Copy the data below word for word, keeping every line of text, and leave the pictures out of your copy.

RECORDS SHOWN:
== Segment start ==

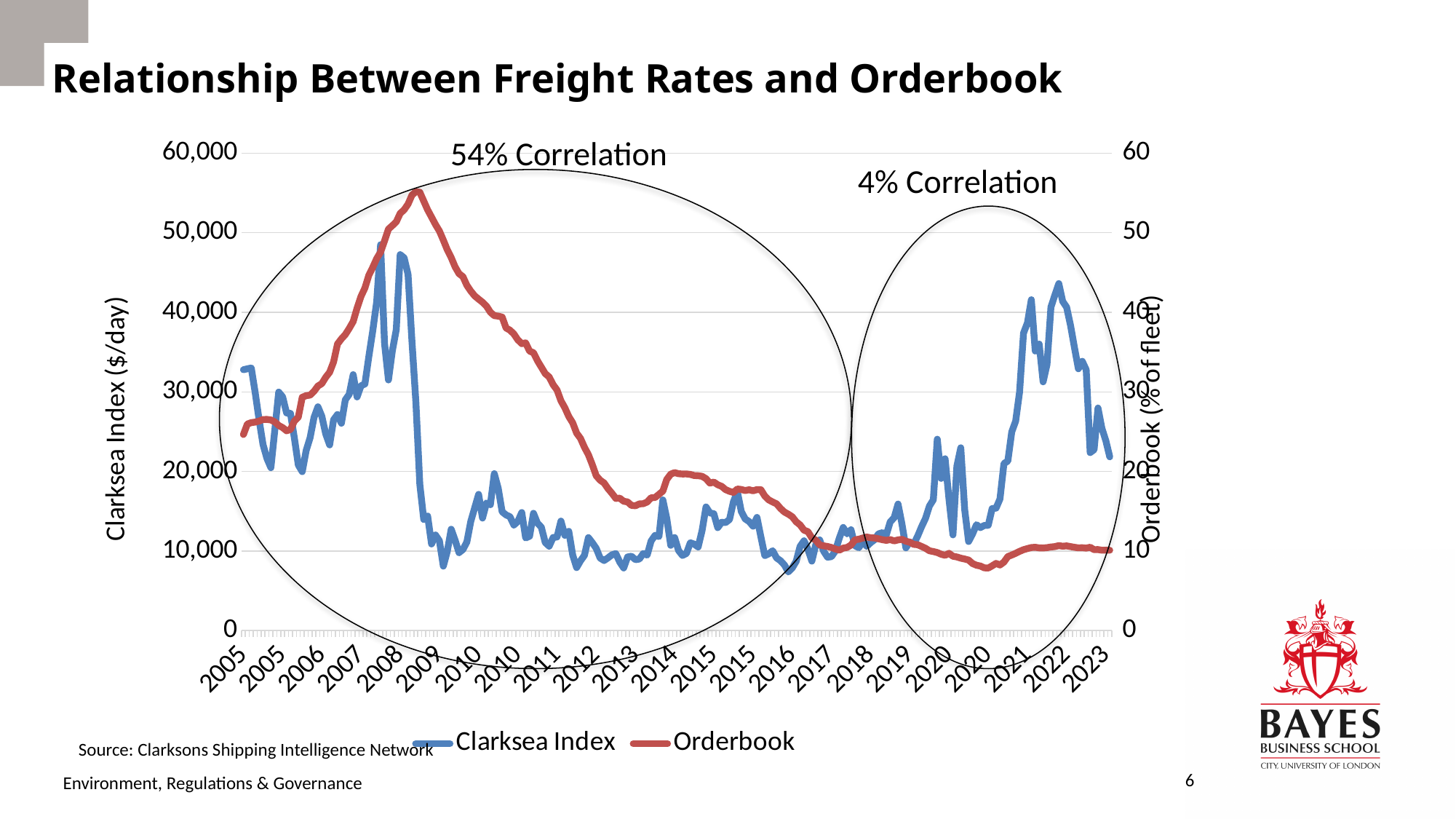
Is the peak value of the Clarksea Index around 2022 greater or less than 40,000? greater How many series does the legend list? 2 Does the Clarksea Index rise or fall between 2020 and its 2022 peak? Rise Is the Clarksea Index value at the end of 2023 greater or less than 30,000? less What correlation is annotated for the earlier (larger) circled period of the chart? 54% Correlation Which is larger: the Orderbook value around 2008 or the Orderbook value around 2020? Around 2008 Does the Orderbook series rise or fall between 2008 and 2013? Fall What correlation is annotated for the later (2019–2023) circled period of the chart? 4% Correlation Is the Orderbook value around 2020 greater or less than 10 on the right axis? less What kind of chart is shown on the slide? Line chart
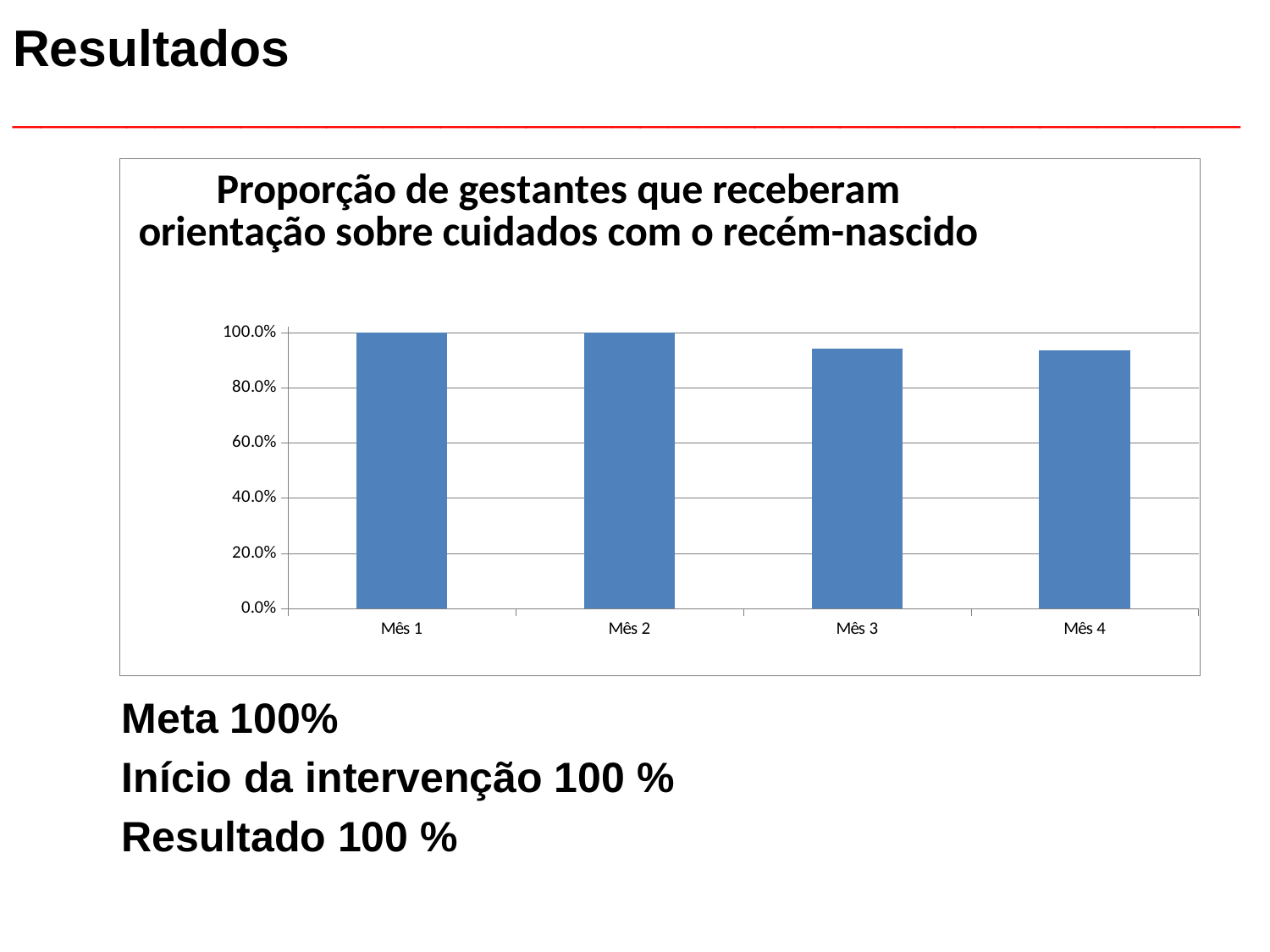
What colour are the bars in the chart? Blue Which is larger, the value for Mês 2 or the value for Mês 4? Mês 2 What is the highest value shown on the y axis of the chart? 100.0% What is the value for Mês 1? 100.0% Do the values rise or fall from Mês 1 to Mês 4? Fall What is the title of the chart? Proporção de gestantes que receberam orientação sobre cuidados com o recém-nascido Is the value for Mês 4 greater or less than 80.0%? greater Which is larger, the value for Mês 1 or the value for Mês 3? Mês 1 What is the value for Mês 2? 100.0% How many months (categories) are shown on the x axis of the chart? 4 What type of chart is shown on the slide? Bar chart Is the value for Mês 3 greater or less than 80.0%? greater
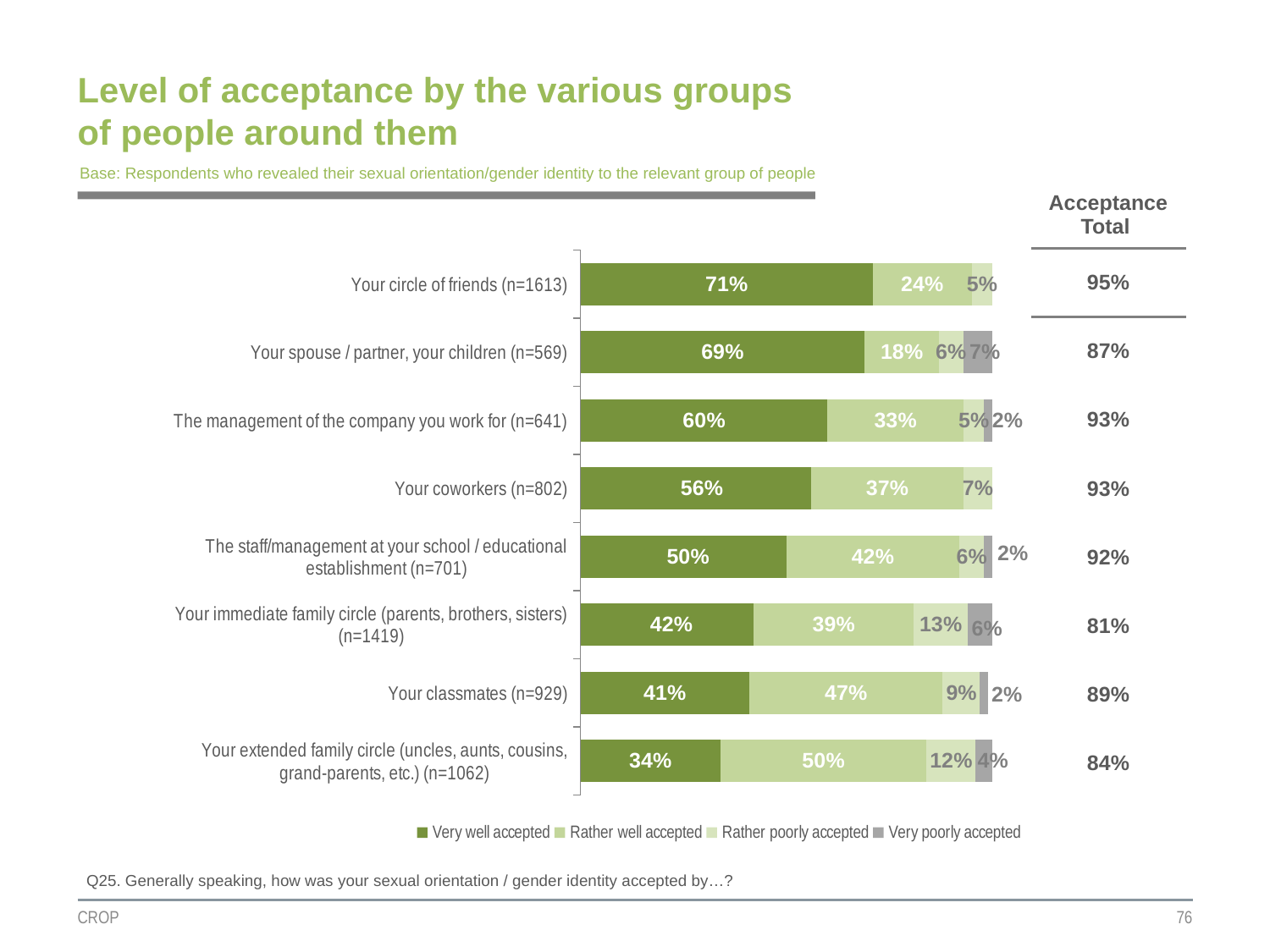
What kind of chart is shown on the slide? Stacked bar chart What percentage of respondents said their sexual orientation / gender identity was "Very well accepted" by their circle of friends? 71% What is the combined total of "Very well accepted" and "Rather well accepted" for "Your coworkers (n=802)"? 93% Which group has the lowest "Very well accepted" percentage? Your extended family circle (uncles, aunts, cousins, grand-parents, etc.) (n=1062) Which group has the highest "Very well accepted" percentage? Your circle of friends (n=1613) What is the difference between the "Very well accepted" values for "Your circle of friends" and "Your spouse / partner, your children"? 2 percentage points Which has a larger "Rather well accepted" value: "Your coworkers (n=802)" or "The management of the company you work for (n=641)"? Your coworkers (n=802) What is the Acceptance Total shown for "Your immediate family circle (parents, brothers, sisters) (n=1419)"? 81% How many groups of people are listed as categories in the chart? 8 What is the "Rather well accepted" value for "Your classmates (n=929)"? 47% How many series does the legend list? 4 What is the "Rather poorly accepted" value for "Your immediate family circle (parents, brothers, sisters) (n=1419)"? 13%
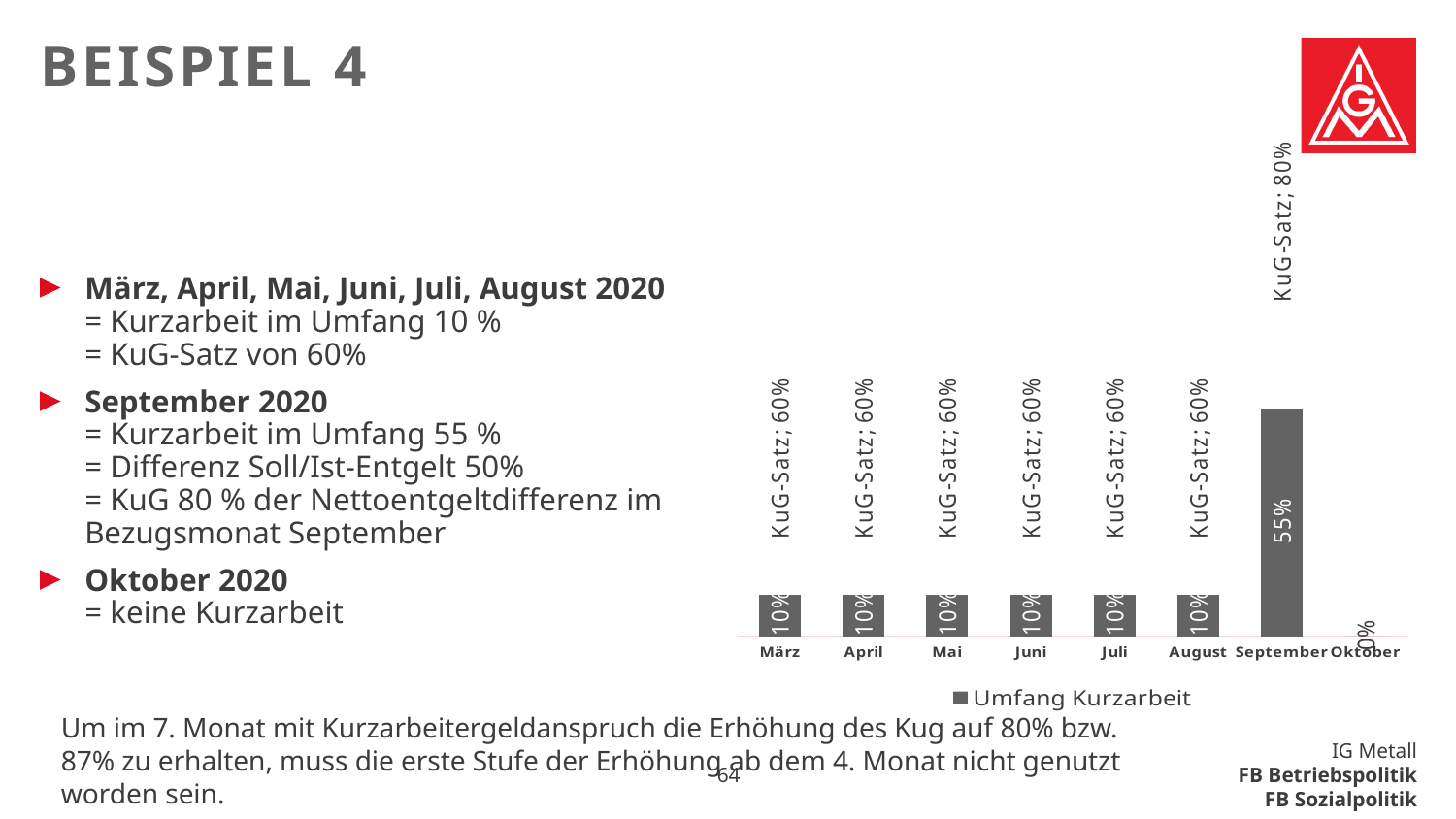
How many series does the legend list? 1 What KuG-Satz label is shown above the September bar? KuG-Satz; 80% What is the name of the series in the chart legend? Umfang Kurzarbeit Which month has the lowest value in the chart? Oktober Which month has the highest value in the chart? September What is the value for Oktober in the chart? 0% What kind of chart is shown on the slide? bar chart What is the value for September in the chart? 55% What is the difference between the values for September and August? 45% Which is larger, the value for Juli or the value for September? September What is the value for März in the chart? 10% How many months are shown on the x axis of the chart? 8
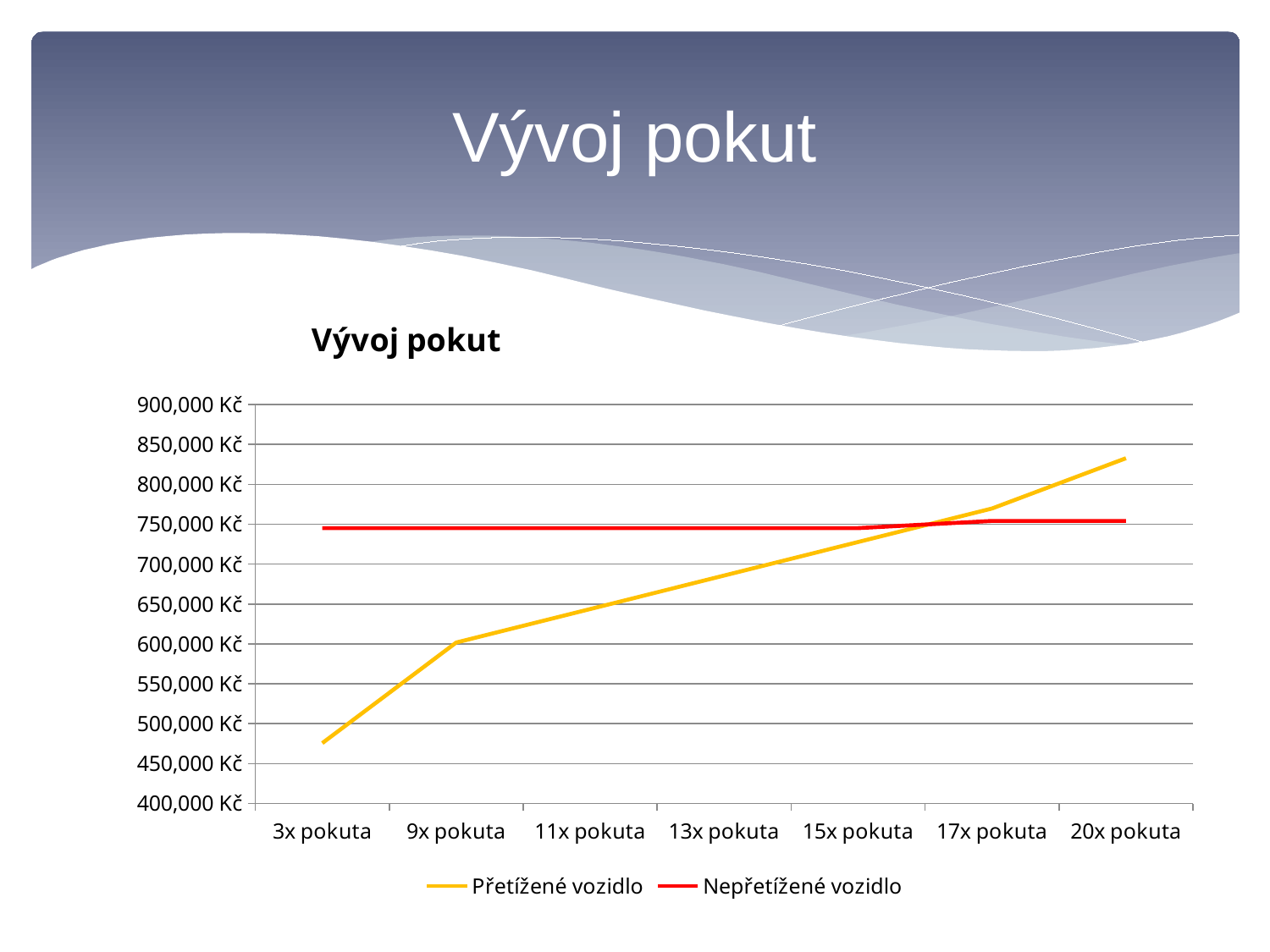
What is the title of the chart? Vývoj pokut Does the value for Přetížené vozidlo rise or fall from 3x pokuta to 20x pokuta? rise Which series is drawn in red? Nepřetížené vozidlo At which category is the value for Přetížené vozidlo lowest? 3x pokuta What kind of chart is shown on the slide? line chart Is the value for Přetížené vozidlo at 3x pokuta greater or less than 500,000 Kč? less Is the value for Nepřetížené vozidlo at 13x pokuta greater or less than 700,000 Kč? greater At which category is the value for Přetížené vozidlo highest? 20x pokuta Is the value for Přetížené vozidlo at 20x pokuta greater or less than 800,000 Kč? greater How many series does the legend list? 2 How many categories are shown on the x axis? 7 At 3x pokuta, which series has the larger value, Přetížené vozidlo or Nepřetížené vozidlo? Nepřetížené vozidlo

== Segment end ==

OUTPUT BELOW:
Is the peak value of the Clarksea Index around 2022 greater or less than 40,000? greater How many series does the legend list? 2 Does the Clarksea Index rise or fall between 2020 and its 2022 peak? Rise Is the Clarksea Index value at the end of 2023 greater or less than 30,000? less What correlation is annotated for the earlier (larger) circled period of the chart? 54% Correlation Which is larger: the Orderbook value around 2008 or the Orderbook value around 2020? Around 2008 Does the Orderbook series rise or fall between 2008 and 2013? Fall What correlation is annotated for the later (2019–2023) circled period of the chart? 4% Correlation Is the Orderbook value around 2020 greater or less than 10 on the right axis? less What kind of chart is shown on the slide? Line chart
What colour are the bars in the chart? Blue Which is larger, the value for Mês 2 or the value for Mês 4? Mês 2 What is the highest value shown on the y axis of the chart? 100.0% What is the value for Mês 1? 100.0% Do the values rise or fall from Mês 1 to Mês 4? Fall What is the title of the chart? Proporção de gestantes que receberam orientação sobre cuidados com o recém-nascido Is the value for Mês 4 greater or less than 80.0%? greater Which is larger, the value for Mês 1 or the value for Mês 3? Mês 1 What is the value for Mês 2? 100.0% How many months (categories) are shown on the x axis of the chart? 4 What type of chart is shown on the slide? Bar chart Is the value for Mês 3 greater or less than 80.0%? greater
What kind of chart is shown on the slide? Stacked bar chart What percentage of respondents said their sexual orientation / gender identity was "Very well accepted" by their circle of friends? 71% What is the combined total of "Very well accepted" and "Rather well accepted" for "Your coworkers (n=802)"? 93% Which group has the lowest "Very well accepted" percentage? Your extended family circle (uncles, aunts, cousins, grand-parents, etc.) (n=1062) Which group has the highest "Very well accepted" percentage? Your circle of friends (n=1613) What is the difference between the "Very well accepted" values for "Your circle of friends" and "Your spouse / partner, your children"? 2 percentage points Which has a larger "Rather well accepted" value: "Your coworkers (n=802)" or "The management of the company you work for (n=641)"? Your coworkers (n=802) What is the Acceptance Total shown for "Your immediate family circle (parents, brothers, sisters) (n=1419)"? 81% How many groups of people are listed as categories in the chart? 8 What is the "Rather well accepted" value for "Your classmates (n=929)"? 47% How many series does the legend list? 4 What is the "Rather poorly accepted" value for "Your immediate family circle (parents, brothers, sisters) (n=1419)"? 13%
How many series does the legend list? 1 What KuG-Satz label is shown above the September bar? KuG-Satz; 80% What is the name of the series in the chart legend? Umfang Kurzarbeit Which month has the lowest value in the chart? Oktober Which month has the highest value in the chart? September What is the value for Oktober in the chart? 0% What kind of chart is shown on the slide? bar chart What is the value for September in the chart? 55% What is the difference between the values for September and August? 45% Which is larger, the value for Juli or the value for September? September What is the value for März in the chart? 10% How many months are shown on the x axis of the chart? 8
What is the title of the chart? Vývoj pokut Does the value for Přetížené vozidlo rise or fall from 3x pokuta to 20x pokuta? rise Which series is drawn in red? Nepřetížené vozidlo At which category is the value for Přetížené vozidlo lowest? 3x pokuta What kind of chart is shown on the slide? line chart Is the value for Přetížené vozidlo at 3x pokuta greater or less than 500,000 Kč? less Is the value for Nepřetížené vozidlo at 13x pokuta greater or less than 700,000 Kč? greater At which category is the value for Přetížené vozidlo highest? 20x pokuta Is the value for Přetížené vozidlo at 20x pokuta greater or less than 800,000 Kč? greater How many series does the legend list? 2 How many categories are shown on the x axis? 7 At 3x pokuta, which series has the larger value, Přetížené vozidlo or Nepřetížené vozidlo? Nepřetížené vozidlo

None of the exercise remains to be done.